Small screen, big ideas

A new report from research group Mintel shows that UK consumers are resistant to the lure of digital TV. Offers of free set-top boxes are failing to tempt them – although 70 per cent of those questioned were aware of free box offers, only 2 per cent had responded to them.

Women over the age of 45 are classified by Mintel as “core resistors”, as they are least interested in the service. Overall, one third of respondents are not interested in receiving more channels. And consumers are showing more interest in the browsing possibilities the service will eventually offer than they are in the ability to shop from their living rooms.

Staff from the design team of BBC Broadcast will be hoping those views change as the software in the set-top boxes develops to allow consumers a more accurate view of future possibilities.

The service has been broadcasting on a trial basis since May, but consumers will only be able to see it when software upgrades are available for set-top boxes. The date for the new software, says BBC lead designer Jo Hooper, is yet to be fixed but will hopefully be within weeks rather than months.

The team has been giving the public a glimpse of that future at the Wimbledon Lawn Tennis Championships. There, also the venue for the first colour broadcasts in 1926, the team has been showing its enhanced digital TV service.

Wimbledon is a good test bed for the service, which has obvious potential for sports coverage.

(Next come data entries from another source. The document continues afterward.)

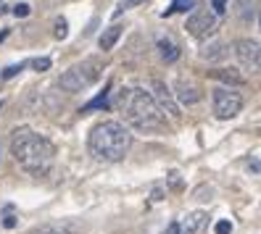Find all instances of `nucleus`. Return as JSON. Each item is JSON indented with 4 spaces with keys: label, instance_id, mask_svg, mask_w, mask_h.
Wrapping results in <instances>:
<instances>
[{
    "label": "nucleus",
    "instance_id": "f257e3e1",
    "mask_svg": "<svg viewBox=\"0 0 261 234\" xmlns=\"http://www.w3.org/2000/svg\"><path fill=\"white\" fill-rule=\"evenodd\" d=\"M11 155L16 158V163L32 177H45L53 166L56 148L48 137L37 134L29 127H19L11 134Z\"/></svg>",
    "mask_w": 261,
    "mask_h": 234
},
{
    "label": "nucleus",
    "instance_id": "f03ea898",
    "mask_svg": "<svg viewBox=\"0 0 261 234\" xmlns=\"http://www.w3.org/2000/svg\"><path fill=\"white\" fill-rule=\"evenodd\" d=\"M119 111L124 113V121L129 124L132 129H140V132H159L166 127L164 121V111L156 105L150 92L140 90V87H129V90H121L119 92Z\"/></svg>",
    "mask_w": 261,
    "mask_h": 234
},
{
    "label": "nucleus",
    "instance_id": "7ed1b4c3",
    "mask_svg": "<svg viewBox=\"0 0 261 234\" xmlns=\"http://www.w3.org/2000/svg\"><path fill=\"white\" fill-rule=\"evenodd\" d=\"M129 145H132V134L121 121H100V124H95L87 137L90 155L103 163L121 161L129 153Z\"/></svg>",
    "mask_w": 261,
    "mask_h": 234
},
{
    "label": "nucleus",
    "instance_id": "20e7f679",
    "mask_svg": "<svg viewBox=\"0 0 261 234\" xmlns=\"http://www.w3.org/2000/svg\"><path fill=\"white\" fill-rule=\"evenodd\" d=\"M98 76H100V64L98 61H85V64H76V66L66 69L64 74H61L58 84H61L64 92H82L93 82H98Z\"/></svg>",
    "mask_w": 261,
    "mask_h": 234
},
{
    "label": "nucleus",
    "instance_id": "39448f33",
    "mask_svg": "<svg viewBox=\"0 0 261 234\" xmlns=\"http://www.w3.org/2000/svg\"><path fill=\"white\" fill-rule=\"evenodd\" d=\"M243 111V95L235 90H227V87H217L214 90V116L227 121V119H235Z\"/></svg>",
    "mask_w": 261,
    "mask_h": 234
},
{
    "label": "nucleus",
    "instance_id": "423d86ee",
    "mask_svg": "<svg viewBox=\"0 0 261 234\" xmlns=\"http://www.w3.org/2000/svg\"><path fill=\"white\" fill-rule=\"evenodd\" d=\"M232 53L238 58V64L251 71V74H261V45L253 40H238L232 45Z\"/></svg>",
    "mask_w": 261,
    "mask_h": 234
},
{
    "label": "nucleus",
    "instance_id": "0eeeda50",
    "mask_svg": "<svg viewBox=\"0 0 261 234\" xmlns=\"http://www.w3.org/2000/svg\"><path fill=\"white\" fill-rule=\"evenodd\" d=\"M185 29H188V32H190L195 40H208L214 32H217V19H214V13L198 8L195 13H190V19H188Z\"/></svg>",
    "mask_w": 261,
    "mask_h": 234
},
{
    "label": "nucleus",
    "instance_id": "6e6552de",
    "mask_svg": "<svg viewBox=\"0 0 261 234\" xmlns=\"http://www.w3.org/2000/svg\"><path fill=\"white\" fill-rule=\"evenodd\" d=\"M153 100H156V105L161 108L164 113H169L172 119H179V108L174 105V100H172V92H169V87H166L161 79L153 82Z\"/></svg>",
    "mask_w": 261,
    "mask_h": 234
},
{
    "label": "nucleus",
    "instance_id": "1a4fd4ad",
    "mask_svg": "<svg viewBox=\"0 0 261 234\" xmlns=\"http://www.w3.org/2000/svg\"><path fill=\"white\" fill-rule=\"evenodd\" d=\"M206 221H208V216L203 211H193L179 221V234H201L206 229Z\"/></svg>",
    "mask_w": 261,
    "mask_h": 234
},
{
    "label": "nucleus",
    "instance_id": "9d476101",
    "mask_svg": "<svg viewBox=\"0 0 261 234\" xmlns=\"http://www.w3.org/2000/svg\"><path fill=\"white\" fill-rule=\"evenodd\" d=\"M174 98L179 103H185V105H195L198 100H201V90H198L195 84H190V82H177L174 84Z\"/></svg>",
    "mask_w": 261,
    "mask_h": 234
},
{
    "label": "nucleus",
    "instance_id": "9b49d317",
    "mask_svg": "<svg viewBox=\"0 0 261 234\" xmlns=\"http://www.w3.org/2000/svg\"><path fill=\"white\" fill-rule=\"evenodd\" d=\"M156 48H159L161 61H166V64H174V61L179 58V45H177V42H172V40H166V37L156 42Z\"/></svg>",
    "mask_w": 261,
    "mask_h": 234
},
{
    "label": "nucleus",
    "instance_id": "f8f14e48",
    "mask_svg": "<svg viewBox=\"0 0 261 234\" xmlns=\"http://www.w3.org/2000/svg\"><path fill=\"white\" fill-rule=\"evenodd\" d=\"M119 37H121V26H111V29H106V32L100 35V40H98L100 50H111L114 45L119 42Z\"/></svg>",
    "mask_w": 261,
    "mask_h": 234
},
{
    "label": "nucleus",
    "instance_id": "ddd939ff",
    "mask_svg": "<svg viewBox=\"0 0 261 234\" xmlns=\"http://www.w3.org/2000/svg\"><path fill=\"white\" fill-rule=\"evenodd\" d=\"M214 79H222V82H229V84H243V76L235 71V69H219V71H211Z\"/></svg>",
    "mask_w": 261,
    "mask_h": 234
},
{
    "label": "nucleus",
    "instance_id": "4468645a",
    "mask_svg": "<svg viewBox=\"0 0 261 234\" xmlns=\"http://www.w3.org/2000/svg\"><path fill=\"white\" fill-rule=\"evenodd\" d=\"M109 95H111V84L106 87V90L100 92V95L93 100V103H87V105H85V111H93V108H109Z\"/></svg>",
    "mask_w": 261,
    "mask_h": 234
},
{
    "label": "nucleus",
    "instance_id": "2eb2a0df",
    "mask_svg": "<svg viewBox=\"0 0 261 234\" xmlns=\"http://www.w3.org/2000/svg\"><path fill=\"white\" fill-rule=\"evenodd\" d=\"M32 234H71L66 226H61V224H48V226H40L35 229Z\"/></svg>",
    "mask_w": 261,
    "mask_h": 234
},
{
    "label": "nucleus",
    "instance_id": "dca6fc26",
    "mask_svg": "<svg viewBox=\"0 0 261 234\" xmlns=\"http://www.w3.org/2000/svg\"><path fill=\"white\" fill-rule=\"evenodd\" d=\"M206 61H214V58H224V45L219 42V45H211V48H206L203 53H201Z\"/></svg>",
    "mask_w": 261,
    "mask_h": 234
},
{
    "label": "nucleus",
    "instance_id": "f3484780",
    "mask_svg": "<svg viewBox=\"0 0 261 234\" xmlns=\"http://www.w3.org/2000/svg\"><path fill=\"white\" fill-rule=\"evenodd\" d=\"M190 8H195V0H172L169 11H190Z\"/></svg>",
    "mask_w": 261,
    "mask_h": 234
},
{
    "label": "nucleus",
    "instance_id": "a211bd4d",
    "mask_svg": "<svg viewBox=\"0 0 261 234\" xmlns=\"http://www.w3.org/2000/svg\"><path fill=\"white\" fill-rule=\"evenodd\" d=\"M56 40H66V35H69V29H66V19H56Z\"/></svg>",
    "mask_w": 261,
    "mask_h": 234
},
{
    "label": "nucleus",
    "instance_id": "6ab92c4d",
    "mask_svg": "<svg viewBox=\"0 0 261 234\" xmlns=\"http://www.w3.org/2000/svg\"><path fill=\"white\" fill-rule=\"evenodd\" d=\"M32 69L35 71H48L50 69V58H35L32 61Z\"/></svg>",
    "mask_w": 261,
    "mask_h": 234
},
{
    "label": "nucleus",
    "instance_id": "aec40b11",
    "mask_svg": "<svg viewBox=\"0 0 261 234\" xmlns=\"http://www.w3.org/2000/svg\"><path fill=\"white\" fill-rule=\"evenodd\" d=\"M29 11H32V8H29L27 3H19V6H13V16L24 19V16H29Z\"/></svg>",
    "mask_w": 261,
    "mask_h": 234
},
{
    "label": "nucleus",
    "instance_id": "412c9836",
    "mask_svg": "<svg viewBox=\"0 0 261 234\" xmlns=\"http://www.w3.org/2000/svg\"><path fill=\"white\" fill-rule=\"evenodd\" d=\"M21 69H24V64H19V66H8L3 74H0V79H11V76H16Z\"/></svg>",
    "mask_w": 261,
    "mask_h": 234
},
{
    "label": "nucleus",
    "instance_id": "4be33fe9",
    "mask_svg": "<svg viewBox=\"0 0 261 234\" xmlns=\"http://www.w3.org/2000/svg\"><path fill=\"white\" fill-rule=\"evenodd\" d=\"M211 8H214L217 16H222V13L227 11V0H211Z\"/></svg>",
    "mask_w": 261,
    "mask_h": 234
},
{
    "label": "nucleus",
    "instance_id": "5701e85b",
    "mask_svg": "<svg viewBox=\"0 0 261 234\" xmlns=\"http://www.w3.org/2000/svg\"><path fill=\"white\" fill-rule=\"evenodd\" d=\"M214 231H217V234H229V231H232V224H229V221H219Z\"/></svg>",
    "mask_w": 261,
    "mask_h": 234
},
{
    "label": "nucleus",
    "instance_id": "b1692460",
    "mask_svg": "<svg viewBox=\"0 0 261 234\" xmlns=\"http://www.w3.org/2000/svg\"><path fill=\"white\" fill-rule=\"evenodd\" d=\"M3 226H6V229H13V226H16V218H13V216L8 213V216L3 218Z\"/></svg>",
    "mask_w": 261,
    "mask_h": 234
},
{
    "label": "nucleus",
    "instance_id": "393cba45",
    "mask_svg": "<svg viewBox=\"0 0 261 234\" xmlns=\"http://www.w3.org/2000/svg\"><path fill=\"white\" fill-rule=\"evenodd\" d=\"M164 234H179V224H177V221H174V224H169Z\"/></svg>",
    "mask_w": 261,
    "mask_h": 234
},
{
    "label": "nucleus",
    "instance_id": "a878e982",
    "mask_svg": "<svg viewBox=\"0 0 261 234\" xmlns=\"http://www.w3.org/2000/svg\"><path fill=\"white\" fill-rule=\"evenodd\" d=\"M135 3H143V0H124V3H121V6H119V11H124L127 6H135Z\"/></svg>",
    "mask_w": 261,
    "mask_h": 234
},
{
    "label": "nucleus",
    "instance_id": "bb28decb",
    "mask_svg": "<svg viewBox=\"0 0 261 234\" xmlns=\"http://www.w3.org/2000/svg\"><path fill=\"white\" fill-rule=\"evenodd\" d=\"M6 11H8V6L3 3V0H0V16H3V13H6Z\"/></svg>",
    "mask_w": 261,
    "mask_h": 234
},
{
    "label": "nucleus",
    "instance_id": "cd10ccee",
    "mask_svg": "<svg viewBox=\"0 0 261 234\" xmlns=\"http://www.w3.org/2000/svg\"><path fill=\"white\" fill-rule=\"evenodd\" d=\"M258 26H261V13H258Z\"/></svg>",
    "mask_w": 261,
    "mask_h": 234
},
{
    "label": "nucleus",
    "instance_id": "c85d7f7f",
    "mask_svg": "<svg viewBox=\"0 0 261 234\" xmlns=\"http://www.w3.org/2000/svg\"><path fill=\"white\" fill-rule=\"evenodd\" d=\"M0 108H3V103H0Z\"/></svg>",
    "mask_w": 261,
    "mask_h": 234
}]
</instances>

Using their remote control, viewers can call up information about players, games already played and championship rankings. There are even tennis quiz games to entertain when the tennis is rained off. Games can still be viewed in quarter screen format while viewers browse.

The service – in spirit somewhere between a website and the venerable Ceefax – also, so far, covers Parliament and provides a news service.

Bandwidth governs the volume of material which can be on screen at any one time, giving on-screen design a key role. The BBC has worked with the Royal National Institute for the Blind to ensure legibility of typefaces, and simple colour schemes have been used to aid navigation.

Other broadcasters will be watching with interest as soon as they can, as the BBC develops what is likely to be a trend setting service. With, of course, one key difference: although the BBC is keen that standard navigational systems be developed, they are likely to be used for different ends. BBC staff say most broadcasters will be interested in e-commerce opportunities, while the BBC remains, for now at least, a public broadcast service.